| TEXT BLOCK |
——

You may access the full text of the Act here.
II. Definition, Purpose, and Scope
Under the Act, artificial intelligence ("AI") refers to a machine-based system designed to operate with varying levels of autonomy and capable of producing outputs, such as predictions, content, recommendations, or decisions, that influence physical or virtual environments based on the inputs it receives.
According to Article 1 of the Act, the primary objectives are to improve the functioning of the internal market in alignment with EU values; to promote the adoption of human-centric and trustworthy AI systems; to ensure a high level of protection for health, safety, and fundamental rights, including democracy, the rule of law, and environmental protection as emphasized in the Charter of Fundamental Rights of the European Union; to provide safeguards against the potential harmful effects of AI systems across the EU; and to support innovation.
The Act establishes a comprehensive legal framework aimed at ensuring that AI systems are safe, transparent, and reliable. While protecting the rights and freedoms of individuals, the Act also aims to create a global standard for AI governance. Within this framework, the Act introduces a wide range of obligations relating to risk assessment, transparency measures, and compliance with fundamental rights, particularly for high-risk AI applications.

——

| PROBLEMS AND TASKS |
1. Rewrite the paragraph in the AI Act overview that begins "According to Article 1 of the Act" as a bulleted list of the objectives it names.
2. Carry on the AI Act overview from the point where it stops.

——

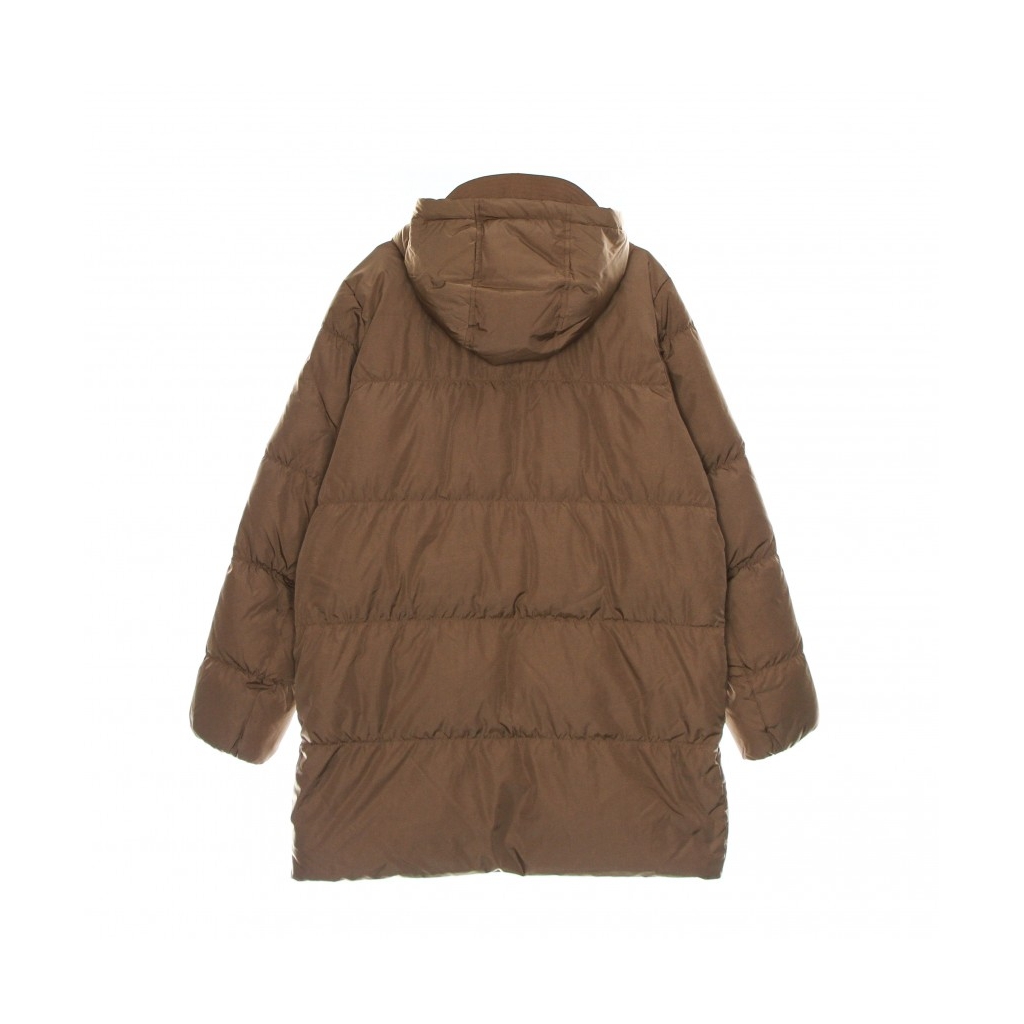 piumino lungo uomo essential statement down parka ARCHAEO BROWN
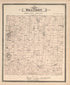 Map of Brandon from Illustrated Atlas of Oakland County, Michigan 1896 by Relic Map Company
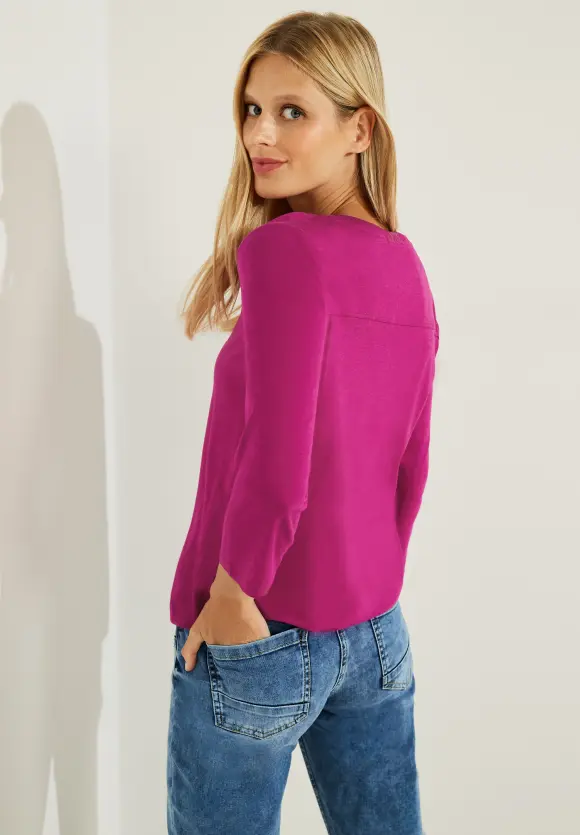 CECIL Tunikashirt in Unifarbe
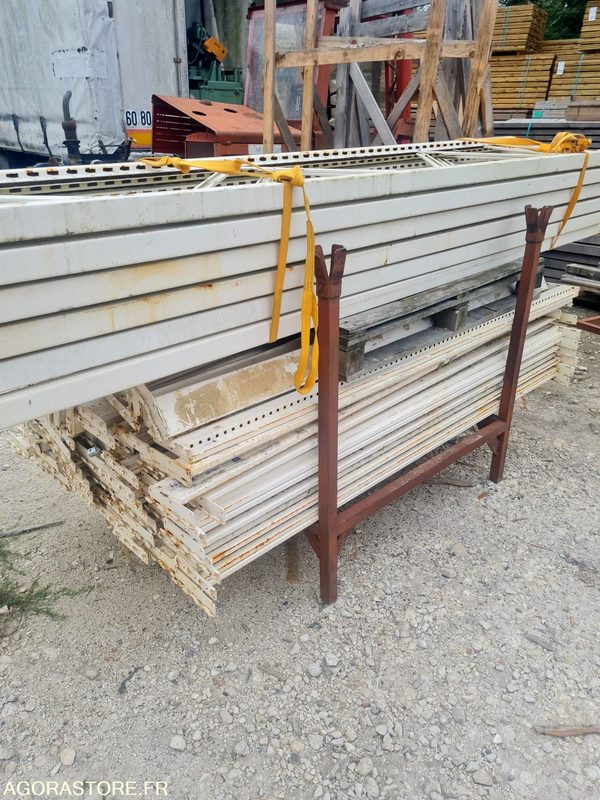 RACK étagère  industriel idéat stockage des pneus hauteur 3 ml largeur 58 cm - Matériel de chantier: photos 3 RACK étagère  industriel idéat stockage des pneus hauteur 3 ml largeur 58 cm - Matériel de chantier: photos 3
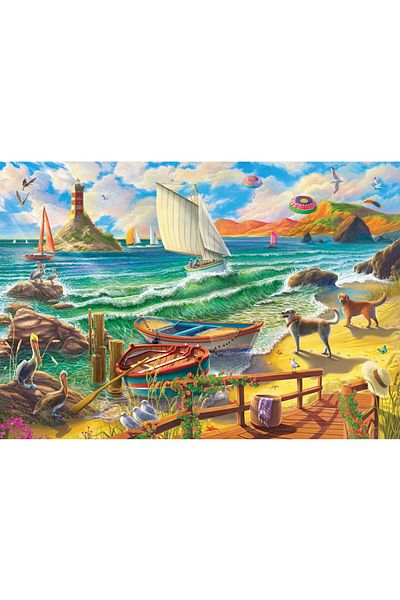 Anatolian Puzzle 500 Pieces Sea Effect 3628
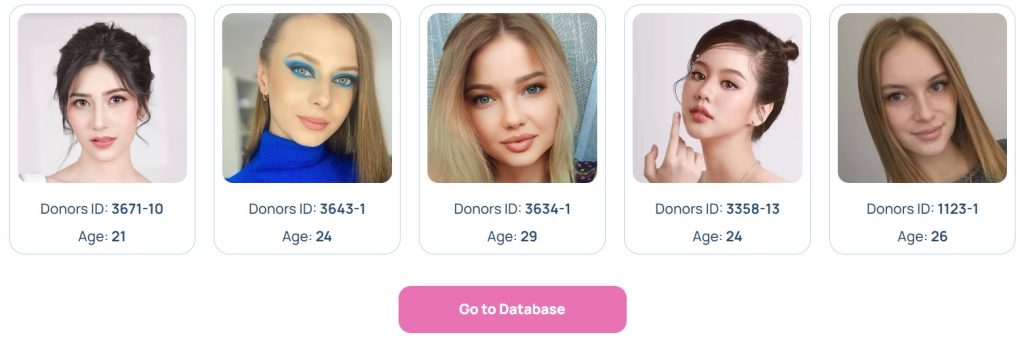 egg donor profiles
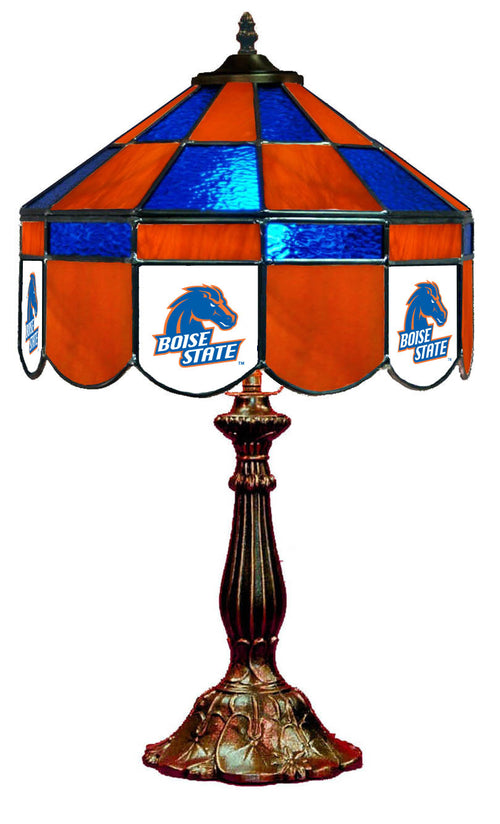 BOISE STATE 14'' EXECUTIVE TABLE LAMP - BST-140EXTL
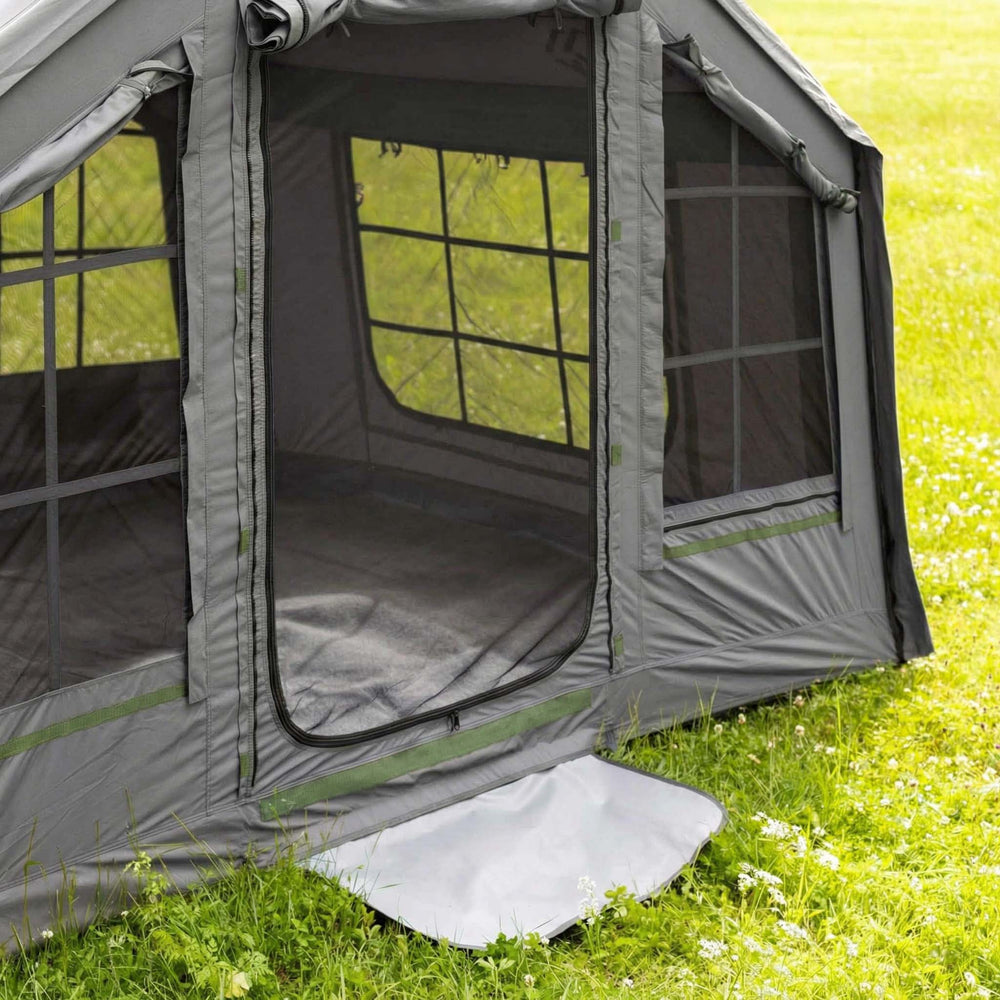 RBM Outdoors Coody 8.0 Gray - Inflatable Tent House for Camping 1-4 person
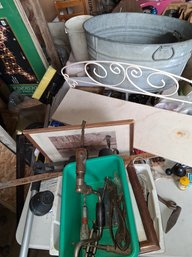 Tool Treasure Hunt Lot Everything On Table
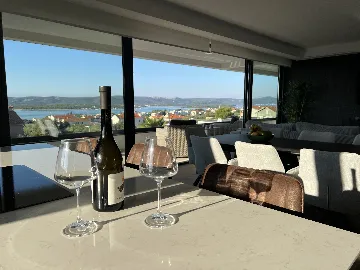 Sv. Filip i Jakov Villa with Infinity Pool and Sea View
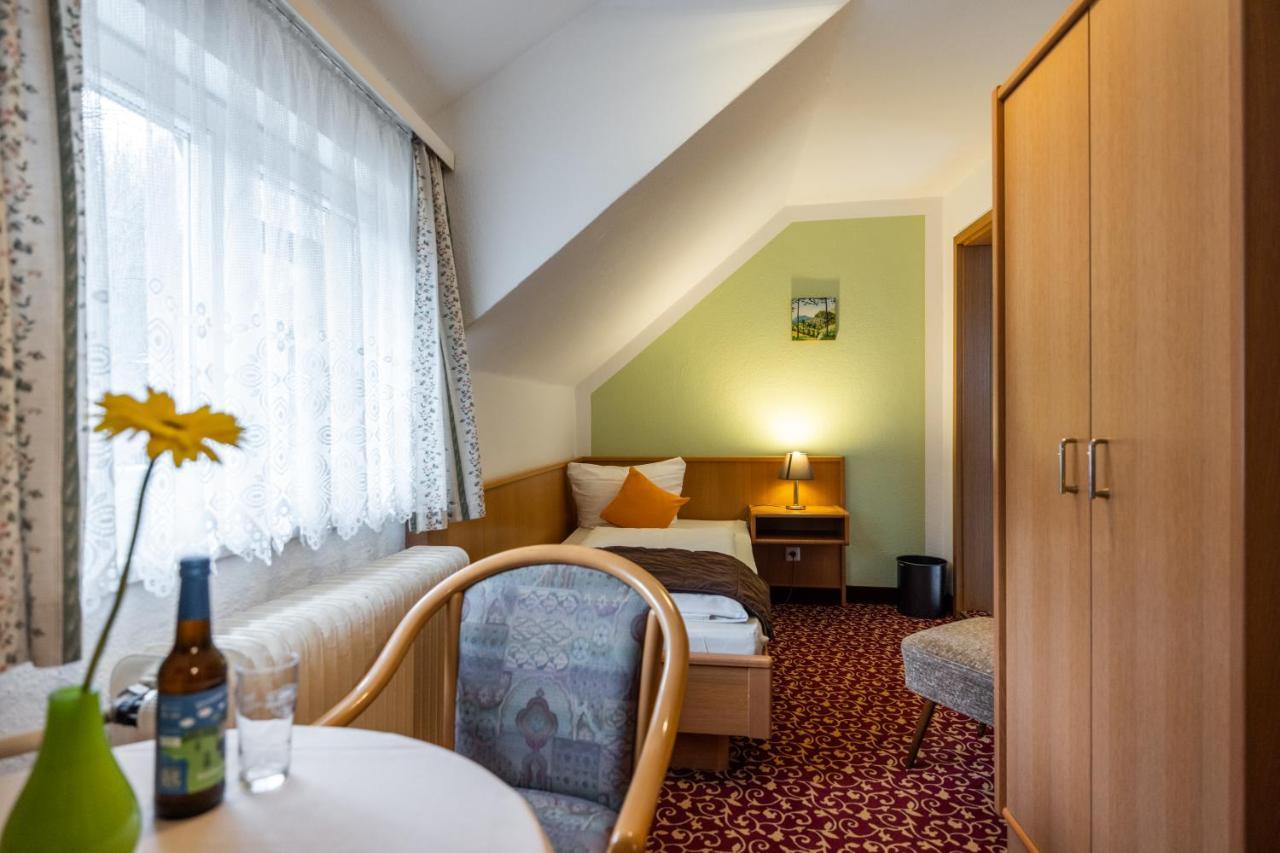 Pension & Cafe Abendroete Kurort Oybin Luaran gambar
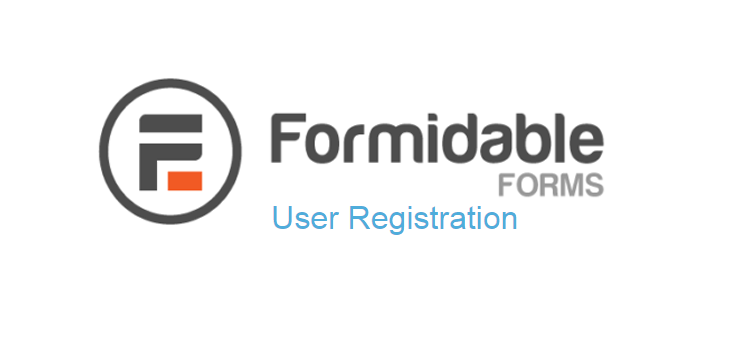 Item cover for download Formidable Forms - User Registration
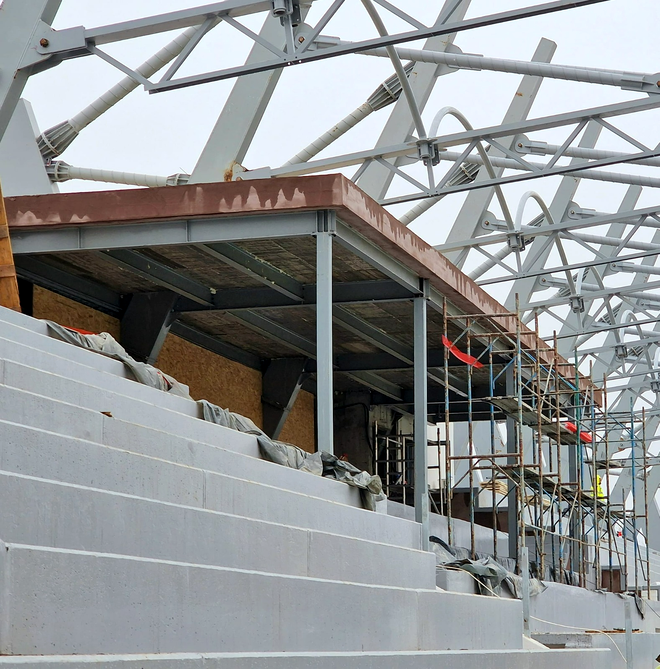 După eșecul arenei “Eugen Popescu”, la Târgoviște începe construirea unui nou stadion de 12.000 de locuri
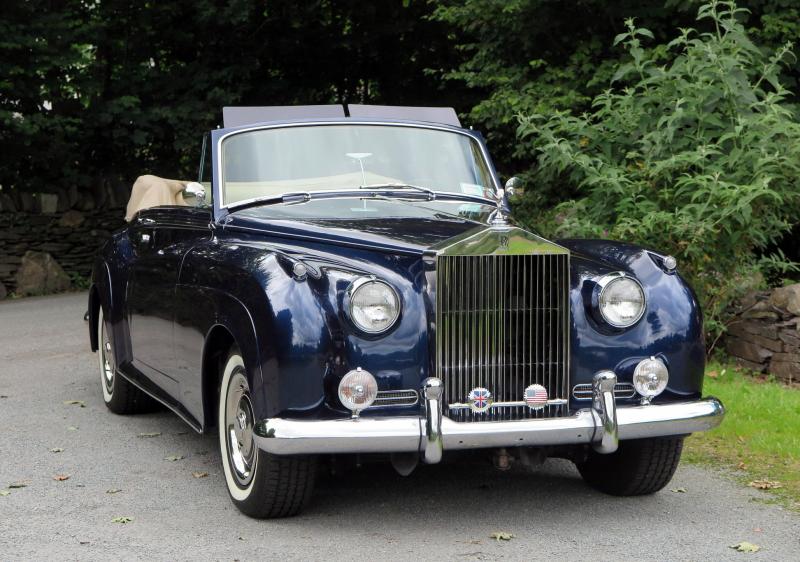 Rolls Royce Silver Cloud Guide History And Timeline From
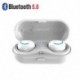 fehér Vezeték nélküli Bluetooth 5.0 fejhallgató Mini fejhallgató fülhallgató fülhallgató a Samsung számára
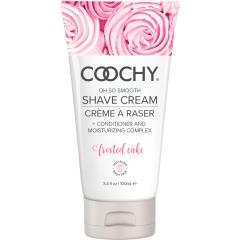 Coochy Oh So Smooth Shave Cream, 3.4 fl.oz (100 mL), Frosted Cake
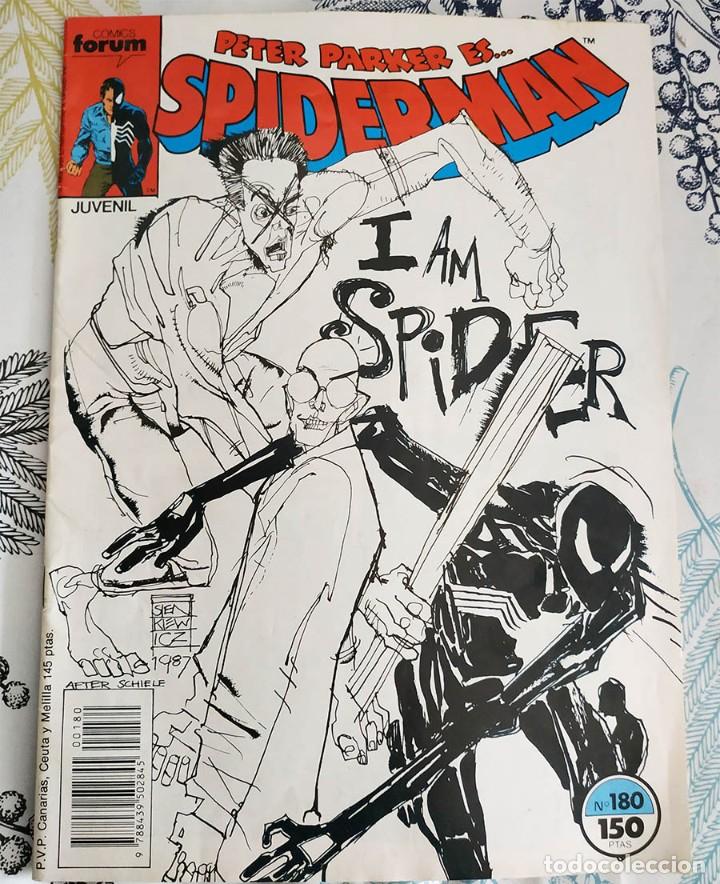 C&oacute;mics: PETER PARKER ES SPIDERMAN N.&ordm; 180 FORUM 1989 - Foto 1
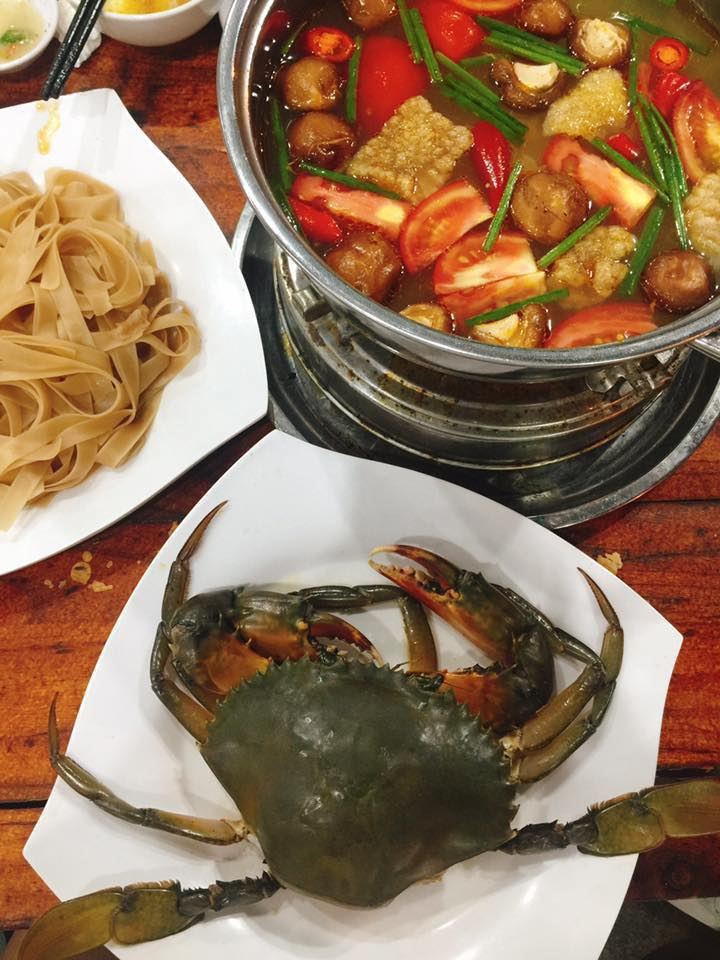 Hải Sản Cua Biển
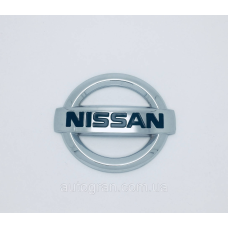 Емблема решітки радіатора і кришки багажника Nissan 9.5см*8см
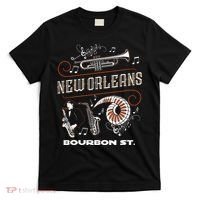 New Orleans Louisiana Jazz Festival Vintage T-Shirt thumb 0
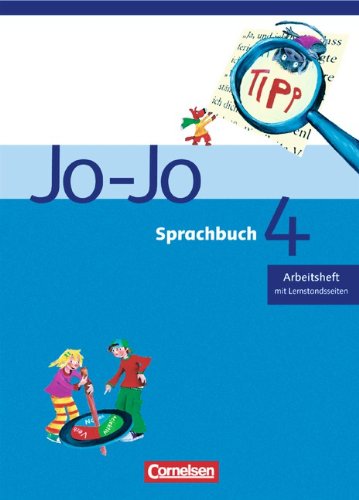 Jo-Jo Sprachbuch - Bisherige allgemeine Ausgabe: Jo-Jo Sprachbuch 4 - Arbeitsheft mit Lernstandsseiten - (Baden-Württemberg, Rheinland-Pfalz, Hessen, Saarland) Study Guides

——

| OUTPUTS FOR THE TASKS |
1.
Under Article 1, the Act's primary objectives are to:
- improve the functioning of the internal market in line with EU values
- promote the adoption of human-centric and trustworthy AI systems
- ensure a high level of protection for health, safety, and fundamental rights, including democracy, the rule of law, and environmental protection, as emphasized in the Charter of Fundamental Rights of the European Union
- provide safeguards against the potential harmful effects of AI systems across the EU
- support innovation

2.
The Act seeks to establish globally aligned rules governing the use of AI systems and introduces several significant regulatory mechanisms. These include:
Harmonized rules are determined for placing AI systems on the EU market, integrating them into services, and enabling their use within EU territory. To support effective enforcement, the EU AI Office and the AI Board were established, becoming operational as of August 2025. The EU AI Office comprises of five specialized units: "AI and Robotics Excellence", "Regulation and Compliance", "AI Safety", "AI Innovation and Policy Coordination", and "AI for Societal Good". Its mandate includes supporting the implementation of the Act, enforcing AI-related rules, strengthening the development and deployment of trustworthy AI, and promoting international cooperation. The AI Board, composed of representatives of EU Member States and supported by the EU AI Office within the European Commission, acts as an advisory body. Its core role is to facilitate coordination among national authorities, foster the exchange of technical and regulatory expertise, provide policy and innovation recommendations, and ensure the consistent and effective implementation of the Act across the EU.
- Certain AI practices that deemed to pose an "unacceptable risk" have been prohibited outright. As of 2 February 2025, the use of such AI applications has been strictly banned, and the European Commission has published updated guidelines clarifying the scope of these prohibitions.
- For high-risk AI systems, the Act introduces specific compliance obligations for both providers and deployers. By 2 February 2026, official guidelines are expected to be issued, and mandatory conformity assessments, technical documentation requirements, and regulatory audits will commence.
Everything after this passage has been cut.